Mit „Alone in the Dark“, bei uns „Zwei Stunden vor Mitternacht“, bewies New-Line-Cinema-Präsident Robert Shaye Gespür: Sein Studio beackerte erstmals das Slasherterrain, auf dem man zwei Jahre später mit „Nightmare on Elm Street“ einen Bombenerfolg haben sollte, und ermöglichte Jack Sholders Spielfilmdebüt, der New Line später mit „Nightmare on Elm Street 2“ ein erfolgreiches Sequel und mit „The Hidden“ einen weiteren Genreklassiker bescheren sollte.
Es fängt mit einer Alptraumsequenz an, die als normale Diner-Szene beginnt, an der allenfalls die andersweltliche Ausleuchtung auffällt, ehe das Ganze zunehmend absurder und horribler wird. Ein Priester betritt das Restaurant, bestellt das Übliche, bekommt dann aber einen unzubereiteten Riesenfisch serviert, ehe der Koch aus der Küche kommt und den Mann mit einem Riesenmesser zerteilen will. Zurück in der Realität sehen die Verhältnisse anders aus: Der träumende Priester Byron Sutcliff (Martin Landau) sitzt in einer Klapse, deren Chef wiederum Dr. Leo Bain (Donald Pleasence) ist – der Koch aus dem Traum. Damit geht „Alone in the Dark“ etwas über den normalen Auftaktschock hinaus, verbildlicht es doch die Wahrnehmung der Anstaltsinsassen, zumindest der gefährlichen.

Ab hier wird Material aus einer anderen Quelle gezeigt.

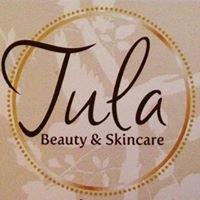 Tula Beauty and Skincare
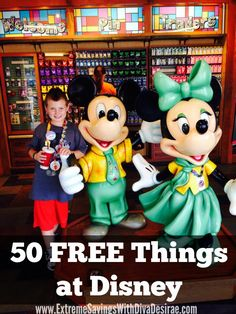 50 FREE Things at Disney World or Land! Who doesn't love FREE?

Denn vier gefährliche Exemplare hat die Nervenheilanstalt zu bieten, wie der neue ankommende Dr. Dan Potter (Dwight Schultz) erfährt. Neben dem pyromanischen Priester Byron sind dies der paranoide Veteran Frank Hawkes (Jack Palance), der pädophile Riese Ronald ‘Fatty‘ Elster (Erland van Lidth) und der Serienmörder John ‘Bleeder‘ Skaggs (Phillip Clark), so genannt, weil seine Taten Nasenbluten bei ihm auslösen. Da der etwas neben Spur stehende und blumenkindhaft wirkende Leo seinen Patienten größtmöglichen Freiraum gewähren will, gibt es nur ein elektronisch betriebenes Sicherheitssystem auf der Hochsicherheitsetage, das im Notfall blitzschnell den Laden dichmacht, aber keine festen Gitter oder Sicherheitstüren. Bisweilen erscheint Leo nicht nur als weltfremder Naivling, sondern so, als ob er gleich selbst in sein Etablissement gehöre.

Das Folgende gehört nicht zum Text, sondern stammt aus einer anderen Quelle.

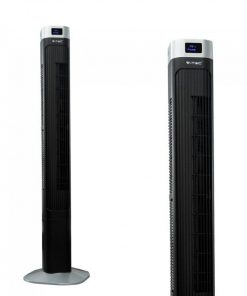 Elegantný stĺpový ventilátor V-TAC s ukazovateľom teploty a ďialkovým ovládaním, 120cm, 55W, Čierna farba..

So kommt es, wie es kommen muss: Es gibt einen Stromausfall in der Stadt, woraufhin das Mörderquartett stiften geht. Dummerweise hat sich Frank, ihr Quasi-Anführer, in den Kopf gesetzt, dass Dan seinen Job bekommen hat, weil er seinen Vorgänger umgebracht hat, den Frank sehr schätzte. Und nun wollen die irren Verbrecher Rache…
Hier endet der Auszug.